Modern mobile operating systems — Apple’s iOS, Google’s Android, and Microsoft’s Windows 10 — all provide a unique advertising identifier to apps you use. Apps use this identifier to track your interests and provide personalized ads.
If you’d rather not see personalized ads in apps, all operating systems provide a way to disable — or just reset — your identifier. You’ll still see ads, they just won’t be personalized. These settings are just for apps, not websites in your browser.
This doesn’t disable in-app ads, or reduce the number of ads you’ll see. Instead, it disables access to a tracking feature that normally allows ad networks to track your usage across apps. This is used to build up a personalized ad profile about you and serve targeted ads.
With this feature disabled, you won’t see ads specifically targeted to you based on other apps you were using. For example, if you’re shopping for a product in App A, you won’t see ads for that type of product in App B. You will see ads for that type of product in App A, however — this just prevents cross-app ad-tracking.
Apple introduced this option in iOS 6. Previously, ads relied on a unique device identifier to track your device — always. Now, they rely on an ad-tracking identifier you can disable or reset. This affects the in-app ads provided by Apple’s iAd network.
To change this setting, open the Settings app, select the Privacy category, and tap the Advertising option at the bottom of the screen. Activate the “Limit Ad Tracking” option to disable interest-based ads or tap “Reset Advertising Identifier” if you’d like to continue seeing interest-based ads in the future but wipe your existing profile.
You can also disable location-based ads, if you like. Open the Settings screen, select the Privacy category, and tap Location Services. Tap the “System Services” option at the bottom of the list and disable “Location-based iAds.”
There’s a setting that does the same thing on Android phones and tablets, too. It works similarly to the feature on iOS. Rather than using a unique, unchangeable identifier to identify your device, it uses an “anonymous” ID that can be reset or disabled.
This option is found in the Google Settings app Google quietly added to devices via Google Play Services back in 2013, so you should have it on your device.
Open your app drawer and launch the Google Setting app.

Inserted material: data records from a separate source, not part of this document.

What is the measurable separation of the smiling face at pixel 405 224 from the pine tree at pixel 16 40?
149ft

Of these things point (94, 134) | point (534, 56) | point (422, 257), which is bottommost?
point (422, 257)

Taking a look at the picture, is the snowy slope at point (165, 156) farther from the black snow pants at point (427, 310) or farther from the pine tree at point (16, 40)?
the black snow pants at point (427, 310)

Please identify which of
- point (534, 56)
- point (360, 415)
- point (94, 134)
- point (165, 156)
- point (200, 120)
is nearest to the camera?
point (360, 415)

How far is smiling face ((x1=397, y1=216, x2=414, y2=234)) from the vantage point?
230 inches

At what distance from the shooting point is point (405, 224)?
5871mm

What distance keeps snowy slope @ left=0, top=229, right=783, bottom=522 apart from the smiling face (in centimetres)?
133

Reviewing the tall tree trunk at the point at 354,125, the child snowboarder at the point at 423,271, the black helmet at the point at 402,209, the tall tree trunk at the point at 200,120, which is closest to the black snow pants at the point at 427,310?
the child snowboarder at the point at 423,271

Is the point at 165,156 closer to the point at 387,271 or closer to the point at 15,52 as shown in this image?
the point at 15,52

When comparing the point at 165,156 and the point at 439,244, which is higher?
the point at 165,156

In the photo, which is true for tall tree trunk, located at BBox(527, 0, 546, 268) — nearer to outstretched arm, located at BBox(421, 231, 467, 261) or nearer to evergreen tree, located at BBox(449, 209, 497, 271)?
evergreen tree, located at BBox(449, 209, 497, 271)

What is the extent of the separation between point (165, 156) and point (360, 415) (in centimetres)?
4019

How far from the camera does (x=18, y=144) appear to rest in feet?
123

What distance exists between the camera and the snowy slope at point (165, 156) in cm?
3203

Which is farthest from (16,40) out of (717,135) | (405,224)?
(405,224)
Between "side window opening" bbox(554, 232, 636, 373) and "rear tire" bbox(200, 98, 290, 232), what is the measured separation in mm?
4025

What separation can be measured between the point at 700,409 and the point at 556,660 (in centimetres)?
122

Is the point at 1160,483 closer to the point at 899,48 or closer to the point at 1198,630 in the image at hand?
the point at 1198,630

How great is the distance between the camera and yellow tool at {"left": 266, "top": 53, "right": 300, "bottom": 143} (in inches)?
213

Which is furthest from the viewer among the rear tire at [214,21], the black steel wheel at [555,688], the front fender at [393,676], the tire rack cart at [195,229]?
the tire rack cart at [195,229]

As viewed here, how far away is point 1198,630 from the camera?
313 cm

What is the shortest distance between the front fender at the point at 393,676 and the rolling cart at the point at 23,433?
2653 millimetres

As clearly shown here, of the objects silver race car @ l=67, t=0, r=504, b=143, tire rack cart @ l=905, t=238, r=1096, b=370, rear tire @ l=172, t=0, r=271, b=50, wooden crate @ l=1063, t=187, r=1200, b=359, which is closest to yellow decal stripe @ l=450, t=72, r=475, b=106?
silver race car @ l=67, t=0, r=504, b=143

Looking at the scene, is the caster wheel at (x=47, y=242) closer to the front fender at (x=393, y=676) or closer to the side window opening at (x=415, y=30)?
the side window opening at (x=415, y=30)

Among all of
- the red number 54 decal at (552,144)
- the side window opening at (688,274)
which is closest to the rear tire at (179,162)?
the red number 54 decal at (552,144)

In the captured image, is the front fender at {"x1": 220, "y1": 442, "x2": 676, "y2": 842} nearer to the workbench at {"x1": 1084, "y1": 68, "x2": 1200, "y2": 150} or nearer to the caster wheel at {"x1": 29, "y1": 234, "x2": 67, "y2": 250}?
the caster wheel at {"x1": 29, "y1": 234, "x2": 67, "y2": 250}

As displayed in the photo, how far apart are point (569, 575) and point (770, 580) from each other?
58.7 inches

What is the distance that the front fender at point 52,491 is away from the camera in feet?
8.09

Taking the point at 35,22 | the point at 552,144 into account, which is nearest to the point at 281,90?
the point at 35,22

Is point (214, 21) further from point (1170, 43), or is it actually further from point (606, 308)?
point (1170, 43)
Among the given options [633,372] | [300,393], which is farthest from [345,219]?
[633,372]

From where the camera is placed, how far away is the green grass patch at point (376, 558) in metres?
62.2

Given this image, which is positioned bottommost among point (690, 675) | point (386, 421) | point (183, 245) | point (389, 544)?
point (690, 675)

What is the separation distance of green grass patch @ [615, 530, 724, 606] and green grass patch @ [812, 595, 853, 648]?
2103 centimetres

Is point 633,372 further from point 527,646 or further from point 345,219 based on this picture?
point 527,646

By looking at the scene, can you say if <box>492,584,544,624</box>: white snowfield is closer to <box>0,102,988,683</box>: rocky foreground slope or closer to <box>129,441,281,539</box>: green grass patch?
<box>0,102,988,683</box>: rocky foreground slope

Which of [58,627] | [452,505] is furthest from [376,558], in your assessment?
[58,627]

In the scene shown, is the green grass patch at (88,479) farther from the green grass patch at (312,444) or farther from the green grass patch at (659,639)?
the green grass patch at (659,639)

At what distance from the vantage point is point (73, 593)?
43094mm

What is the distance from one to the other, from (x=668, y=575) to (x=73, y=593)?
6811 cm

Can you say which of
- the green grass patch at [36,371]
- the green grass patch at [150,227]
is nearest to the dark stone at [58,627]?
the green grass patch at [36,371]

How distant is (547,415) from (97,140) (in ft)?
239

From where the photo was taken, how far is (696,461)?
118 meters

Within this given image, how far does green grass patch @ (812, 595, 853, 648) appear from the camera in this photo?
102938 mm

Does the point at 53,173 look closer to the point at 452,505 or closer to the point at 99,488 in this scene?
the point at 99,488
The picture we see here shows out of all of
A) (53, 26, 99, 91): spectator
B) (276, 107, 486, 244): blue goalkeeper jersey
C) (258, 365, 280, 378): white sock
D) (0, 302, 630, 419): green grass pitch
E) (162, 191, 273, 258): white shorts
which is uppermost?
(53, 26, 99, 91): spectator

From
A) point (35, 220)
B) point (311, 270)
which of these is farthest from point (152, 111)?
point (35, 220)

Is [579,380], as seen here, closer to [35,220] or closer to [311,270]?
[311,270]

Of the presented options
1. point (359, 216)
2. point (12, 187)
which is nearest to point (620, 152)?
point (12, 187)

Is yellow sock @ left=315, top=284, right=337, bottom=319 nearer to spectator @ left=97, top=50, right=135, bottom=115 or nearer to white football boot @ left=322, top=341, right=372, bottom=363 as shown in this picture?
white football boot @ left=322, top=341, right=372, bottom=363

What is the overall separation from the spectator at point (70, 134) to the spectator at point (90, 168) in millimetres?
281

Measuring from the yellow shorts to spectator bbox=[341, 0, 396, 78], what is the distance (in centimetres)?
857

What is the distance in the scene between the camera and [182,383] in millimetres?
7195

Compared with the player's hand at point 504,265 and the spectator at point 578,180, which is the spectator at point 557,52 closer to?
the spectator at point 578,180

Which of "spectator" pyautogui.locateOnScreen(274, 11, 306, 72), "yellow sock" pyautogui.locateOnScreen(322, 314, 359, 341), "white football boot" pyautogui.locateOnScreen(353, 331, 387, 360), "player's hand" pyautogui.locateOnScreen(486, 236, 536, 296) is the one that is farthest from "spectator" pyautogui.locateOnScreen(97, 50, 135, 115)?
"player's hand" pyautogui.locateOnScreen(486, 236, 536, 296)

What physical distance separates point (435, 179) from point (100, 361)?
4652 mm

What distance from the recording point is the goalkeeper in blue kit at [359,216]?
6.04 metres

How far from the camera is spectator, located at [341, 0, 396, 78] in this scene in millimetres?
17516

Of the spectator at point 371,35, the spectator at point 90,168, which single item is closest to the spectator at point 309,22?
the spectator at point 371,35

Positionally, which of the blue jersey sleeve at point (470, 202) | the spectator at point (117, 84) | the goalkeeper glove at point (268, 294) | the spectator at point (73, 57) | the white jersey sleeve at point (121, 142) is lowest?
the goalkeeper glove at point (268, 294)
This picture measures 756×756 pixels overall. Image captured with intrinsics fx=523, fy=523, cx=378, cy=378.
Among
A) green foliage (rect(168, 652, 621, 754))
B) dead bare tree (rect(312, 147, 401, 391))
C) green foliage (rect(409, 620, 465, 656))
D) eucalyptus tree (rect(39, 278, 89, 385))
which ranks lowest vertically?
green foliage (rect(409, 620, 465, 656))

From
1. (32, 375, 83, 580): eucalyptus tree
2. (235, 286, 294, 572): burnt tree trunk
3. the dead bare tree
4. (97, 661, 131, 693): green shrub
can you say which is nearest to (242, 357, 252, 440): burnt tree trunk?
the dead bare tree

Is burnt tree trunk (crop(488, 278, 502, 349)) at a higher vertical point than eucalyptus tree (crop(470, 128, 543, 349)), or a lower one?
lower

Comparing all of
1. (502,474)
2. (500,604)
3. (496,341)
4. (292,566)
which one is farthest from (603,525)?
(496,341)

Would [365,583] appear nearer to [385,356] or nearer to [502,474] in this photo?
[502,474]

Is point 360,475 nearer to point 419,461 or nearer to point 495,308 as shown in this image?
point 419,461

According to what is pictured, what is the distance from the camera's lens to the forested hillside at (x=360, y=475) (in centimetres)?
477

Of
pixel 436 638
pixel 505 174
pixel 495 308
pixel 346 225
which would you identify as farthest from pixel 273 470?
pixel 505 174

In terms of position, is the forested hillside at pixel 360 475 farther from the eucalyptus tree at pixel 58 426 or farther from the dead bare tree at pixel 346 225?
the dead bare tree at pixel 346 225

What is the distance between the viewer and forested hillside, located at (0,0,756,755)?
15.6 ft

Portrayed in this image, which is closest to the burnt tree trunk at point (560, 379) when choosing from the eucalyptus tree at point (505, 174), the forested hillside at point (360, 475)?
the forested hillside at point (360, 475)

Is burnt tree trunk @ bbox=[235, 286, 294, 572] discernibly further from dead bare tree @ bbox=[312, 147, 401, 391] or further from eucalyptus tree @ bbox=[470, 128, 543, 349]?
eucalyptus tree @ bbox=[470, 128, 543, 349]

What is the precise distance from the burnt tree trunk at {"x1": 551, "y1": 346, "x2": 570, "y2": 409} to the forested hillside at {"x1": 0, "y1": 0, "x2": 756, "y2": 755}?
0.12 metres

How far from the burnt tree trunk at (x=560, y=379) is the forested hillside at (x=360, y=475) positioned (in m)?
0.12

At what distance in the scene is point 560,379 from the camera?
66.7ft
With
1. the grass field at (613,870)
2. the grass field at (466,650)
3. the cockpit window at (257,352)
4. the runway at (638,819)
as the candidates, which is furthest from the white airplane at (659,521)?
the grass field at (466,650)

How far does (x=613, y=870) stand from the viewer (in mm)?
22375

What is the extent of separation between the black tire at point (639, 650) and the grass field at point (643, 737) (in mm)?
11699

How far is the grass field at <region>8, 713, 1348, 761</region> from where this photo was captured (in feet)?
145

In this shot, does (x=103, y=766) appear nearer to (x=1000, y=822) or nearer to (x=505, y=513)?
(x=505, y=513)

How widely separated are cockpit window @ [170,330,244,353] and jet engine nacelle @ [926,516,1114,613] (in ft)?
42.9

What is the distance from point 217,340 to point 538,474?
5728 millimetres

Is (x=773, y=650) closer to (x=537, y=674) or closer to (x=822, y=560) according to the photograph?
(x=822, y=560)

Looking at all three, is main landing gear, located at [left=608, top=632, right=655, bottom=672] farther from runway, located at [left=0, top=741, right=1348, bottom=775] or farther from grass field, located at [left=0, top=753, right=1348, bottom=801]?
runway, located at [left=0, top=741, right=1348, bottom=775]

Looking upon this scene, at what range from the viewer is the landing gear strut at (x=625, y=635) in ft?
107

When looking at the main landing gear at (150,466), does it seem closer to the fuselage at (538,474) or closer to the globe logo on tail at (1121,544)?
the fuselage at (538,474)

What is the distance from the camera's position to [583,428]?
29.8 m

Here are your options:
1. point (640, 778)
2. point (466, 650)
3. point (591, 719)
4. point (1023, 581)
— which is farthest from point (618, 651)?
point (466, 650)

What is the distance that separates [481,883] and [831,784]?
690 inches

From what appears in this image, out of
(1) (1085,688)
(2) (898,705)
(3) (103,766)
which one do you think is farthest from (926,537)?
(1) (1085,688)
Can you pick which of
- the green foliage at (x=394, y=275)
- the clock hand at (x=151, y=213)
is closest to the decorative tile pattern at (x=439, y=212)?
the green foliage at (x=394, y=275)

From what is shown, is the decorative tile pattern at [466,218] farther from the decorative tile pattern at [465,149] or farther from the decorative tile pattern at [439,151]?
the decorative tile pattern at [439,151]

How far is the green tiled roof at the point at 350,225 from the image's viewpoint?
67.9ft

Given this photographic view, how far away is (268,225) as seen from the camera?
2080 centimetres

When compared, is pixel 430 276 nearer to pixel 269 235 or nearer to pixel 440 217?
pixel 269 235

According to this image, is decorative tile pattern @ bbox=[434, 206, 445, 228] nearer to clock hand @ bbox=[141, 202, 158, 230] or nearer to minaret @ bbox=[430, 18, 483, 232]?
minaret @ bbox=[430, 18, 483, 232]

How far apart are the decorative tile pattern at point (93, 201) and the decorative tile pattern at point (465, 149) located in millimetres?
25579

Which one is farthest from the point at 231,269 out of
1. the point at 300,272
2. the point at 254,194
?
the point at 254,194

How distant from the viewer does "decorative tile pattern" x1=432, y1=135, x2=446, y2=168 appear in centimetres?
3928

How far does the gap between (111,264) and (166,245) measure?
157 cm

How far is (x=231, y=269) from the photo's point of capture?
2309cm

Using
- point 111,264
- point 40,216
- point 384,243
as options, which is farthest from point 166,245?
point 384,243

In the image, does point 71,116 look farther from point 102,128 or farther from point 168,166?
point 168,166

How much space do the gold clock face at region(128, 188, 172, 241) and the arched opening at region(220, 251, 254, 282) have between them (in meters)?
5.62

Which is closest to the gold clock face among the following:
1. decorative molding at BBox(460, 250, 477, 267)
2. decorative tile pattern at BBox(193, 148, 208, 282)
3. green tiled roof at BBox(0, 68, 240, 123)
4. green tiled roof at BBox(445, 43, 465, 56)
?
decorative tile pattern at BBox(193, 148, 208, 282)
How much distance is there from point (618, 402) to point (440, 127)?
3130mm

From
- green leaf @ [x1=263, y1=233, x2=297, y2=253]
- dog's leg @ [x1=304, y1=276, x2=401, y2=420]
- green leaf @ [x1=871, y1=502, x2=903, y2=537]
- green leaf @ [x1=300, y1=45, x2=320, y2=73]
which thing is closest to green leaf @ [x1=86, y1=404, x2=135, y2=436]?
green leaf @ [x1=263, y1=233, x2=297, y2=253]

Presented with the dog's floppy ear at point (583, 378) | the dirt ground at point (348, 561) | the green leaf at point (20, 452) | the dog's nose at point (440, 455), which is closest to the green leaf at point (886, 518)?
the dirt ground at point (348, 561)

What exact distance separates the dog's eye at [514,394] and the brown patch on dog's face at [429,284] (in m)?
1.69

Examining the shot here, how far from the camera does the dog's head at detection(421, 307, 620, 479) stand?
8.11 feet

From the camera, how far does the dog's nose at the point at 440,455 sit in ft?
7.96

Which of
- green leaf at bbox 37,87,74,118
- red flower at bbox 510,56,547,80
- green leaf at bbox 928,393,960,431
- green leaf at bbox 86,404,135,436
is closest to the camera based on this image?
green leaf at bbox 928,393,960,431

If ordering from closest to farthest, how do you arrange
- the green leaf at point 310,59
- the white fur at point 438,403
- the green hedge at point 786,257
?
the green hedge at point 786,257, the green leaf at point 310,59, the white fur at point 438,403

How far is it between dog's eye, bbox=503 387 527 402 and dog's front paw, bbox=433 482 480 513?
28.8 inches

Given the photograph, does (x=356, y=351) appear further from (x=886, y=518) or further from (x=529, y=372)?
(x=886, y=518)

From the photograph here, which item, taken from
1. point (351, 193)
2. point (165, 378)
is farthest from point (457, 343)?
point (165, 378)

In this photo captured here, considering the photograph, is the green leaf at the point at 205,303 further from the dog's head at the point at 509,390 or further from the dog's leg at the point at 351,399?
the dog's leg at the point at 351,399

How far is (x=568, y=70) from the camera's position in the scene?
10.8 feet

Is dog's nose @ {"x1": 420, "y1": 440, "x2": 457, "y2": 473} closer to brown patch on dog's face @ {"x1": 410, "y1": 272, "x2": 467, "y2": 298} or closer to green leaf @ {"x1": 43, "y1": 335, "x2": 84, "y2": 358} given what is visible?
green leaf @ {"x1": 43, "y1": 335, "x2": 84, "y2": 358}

Tap “Ads” under Services and enable the “Opt out of interest-based ads” option. You can also reset your advertising ID from here by tapping “Reset advertising ID”.
Windows 10 has a similar setting for its apps and their ads. You’ll find this particular setting in the Settings app. Open the Start menu, click Settings, and select the Privacy category. At the top of the General pane, you’ll see a “Let apps use my advertising ID for experiences across apps (turning this off will reset your ID)” option. Disable this setting to disable those personalized ads. To reset your ID, just disable the setting and reenable it.
This setting only affects those new “universal apps” you get from the Windows Store. It won’t affect any traditional Windows desktop apps that use advertising — Microsoft’s own Skype desktop program, for example. This setting should be in the same place on Windows 10 phones.
There’s no similar setting for traditional Windows desktop programs, Mac software, or Linux applications. Instead, you’ll generally get those interest-based ads from within your web browser.
Advertising networks track you in a variety of ways, including by asking your web browser to store cookies and tying your activity to an account you stay logged in with on different services.
A variety of websites and ad networks do provide some control over whether you see those interest-based ads on the web. For example, Google offers pages where you can control interest-based ads when signed into Google, and when not signed into Google. There are other opt-out tools, like the Digital Advertising Alliance Consumer Choice page and the Ad Choices page for European users. Other ad networks and services may have their own options for controlling this.
This is a scattershot approach necessitated because the “Do Not Track” option integrated into modern browsers is largely ignored. You could also just clear your cookies every time you close your web browser. You’d have to log into websites you use over and over, but no data would be built up over time — unless it’s account-based data and you always log back into the same websites.
Of course, whether personalized, interest-based ads are actually a problem is a matter of some disagreement. This does ensure you’ll see ads that are targeted to you, at least theoretically — you won’t see ads for diapers if you’re not a parent, for example. In practice, some people do find them “creepy” — whether you want to see them is up to you.